The death of Abu Yahya al-Libi was another big step in Washington’s effort to dismantle the al-Qaida network. Al-Libi became top deputy to al-Qaida leader Ayman al-Zawairi following the U.S. raid that killed Osama bin Laden in the Pakistani city of Abbottabad in May 2011.
“Zawahri will be hard-pressed to find any one person who can readily step into (al-Libi’s) shoes,” said a U.S. official who confirmed the drone strike but was not authorized to discuss the matter publicly.
Al-Libi’s “religious credentials gave him the authority to issue ‘fatwas,’ operational approvals, and guidance to the core group in Pakistan and regional affiliates,” the official added. “There is no one who even comes close in terms of replacing the expertise al-Qaida has just lost.”
The drone strike occurred Monday in Hesokhel, a small village in North Waziristan, a tribal region that has long been a stronghold for al-Qaida, the Taliban, the Haqqani network and other militant groups.
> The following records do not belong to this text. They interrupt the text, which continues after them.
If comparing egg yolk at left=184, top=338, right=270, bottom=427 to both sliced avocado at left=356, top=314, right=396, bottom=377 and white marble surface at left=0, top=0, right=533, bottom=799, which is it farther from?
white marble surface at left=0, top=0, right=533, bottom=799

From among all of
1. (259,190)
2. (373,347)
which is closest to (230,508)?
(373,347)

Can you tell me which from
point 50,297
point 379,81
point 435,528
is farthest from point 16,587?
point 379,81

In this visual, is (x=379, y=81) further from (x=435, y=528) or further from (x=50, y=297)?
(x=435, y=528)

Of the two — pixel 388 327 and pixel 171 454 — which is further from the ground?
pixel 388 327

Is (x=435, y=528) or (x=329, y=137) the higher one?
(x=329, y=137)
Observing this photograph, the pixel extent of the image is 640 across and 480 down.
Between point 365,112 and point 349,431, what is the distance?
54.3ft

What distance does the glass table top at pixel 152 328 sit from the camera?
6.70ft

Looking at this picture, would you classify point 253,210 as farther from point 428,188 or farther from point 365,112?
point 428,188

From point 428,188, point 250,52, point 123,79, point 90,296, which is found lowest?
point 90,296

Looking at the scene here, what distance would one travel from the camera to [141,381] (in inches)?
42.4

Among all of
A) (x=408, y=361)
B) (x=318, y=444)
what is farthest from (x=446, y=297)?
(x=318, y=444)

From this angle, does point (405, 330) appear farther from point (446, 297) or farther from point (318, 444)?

Pakistani intelligence sources said Tuesday that al-Libi may have been killed in the second of two drone strikes targeting the area. He was in a vehicle at the time, the sources said.
Washington has stepped up its drone campaign against al-Qaida and Taliban militants in Pakistan’s tribal regions in recent weeks, despite Islamabad’s repeated demands that the U.S. abandon the use of drone attacks as a tactic against militant groups.
Pakistani civilian and military leaders insist that the tactic violates their country’s sovereignty and provides tribesmen along the Afghan border a motive to join the ranks of insurgents. Nevertheless, Washington has carried out seven drone strikes within Pakistan in the last two weeks.
In the aftermath of errant U.S. airstrikes that killed 24 Pakistani soldiers near the Afghan border last November, Pakistani officials have demanded an end to all drone strikes as a condition to a full restoration of ties between Washington and Islamabad. Pakistani officials have yet to end a six-month blockade that has prevented Afghanistan-bound NATO supply convoys from using Pakistan as a transit route.
On Tuesday, Pakistan’s Foreign Ministry summoned U.S. Deputy Ambassador Richard Hoagland to protest the continuation of drone strikes on Pakistani territory. The issue of drone strikes, the ministry said in a prepared release, “represented a clear red line for Pakistan.”